# Page excerpt:
— START —

Pyramid of Giza

There Is More To The World Than The Pyramids Of Giza

Derek Perspectives 23 Comments

Pyramid of GizaWith a glass of champagne in my hand, I took a deep breath and stared at the sight in front of me. I had finally reached one of the most anticipated destinations on my travel ‘wish-list’, the Pyramids of Giza.

After a few minutes of soaking in the view and trying to comprehend the sheer enormity of these structures rising straight out of the sand, I turned away, put my glass down and glanced towards Cairo in the near distance.

A few moments later, I turned back towards the pyramids, ready for this Ancient Wonder of the World to shower me with all of its mesmerizing power. I waited and waited and waited some more.

Oddly, instead of finding myself absolutely overcome with awe, I found myself standing there with my hands on my hips, feeling somewhat disappointed. While clearly the pyramids were incredible structures, the more I stared at them and the more I tried to bring myself to jump up and down in complete wonderment at what my eyes beheld, the less inspiring did the moment appear.

Even four hours later, after crawling through the narrow tunnel of the Great Pyramid to reach the burial chamber of King Khufu and after having observed the three pyramids and the Great Sphinx from every possible angle the surrounding area allowed, I still felt the same.

— END —

# Stated goal 1:
In the Giza travel post, whose burial chamber does the writer reach by crawling through the narrow tunnel of the Great Pyramid?
# Stated goal 2:
Translate this sentence from the Giza travel post into Spanish: "I waited and waited and waited some more."

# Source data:
— START —

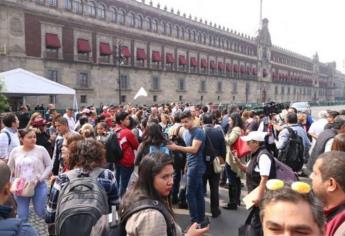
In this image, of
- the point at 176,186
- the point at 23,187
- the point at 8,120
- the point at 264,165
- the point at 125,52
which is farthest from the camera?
the point at 125,52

— END —

# Output 1:
King Khufu's

# Output 2:
Esperé y esperé y esperé un poco más.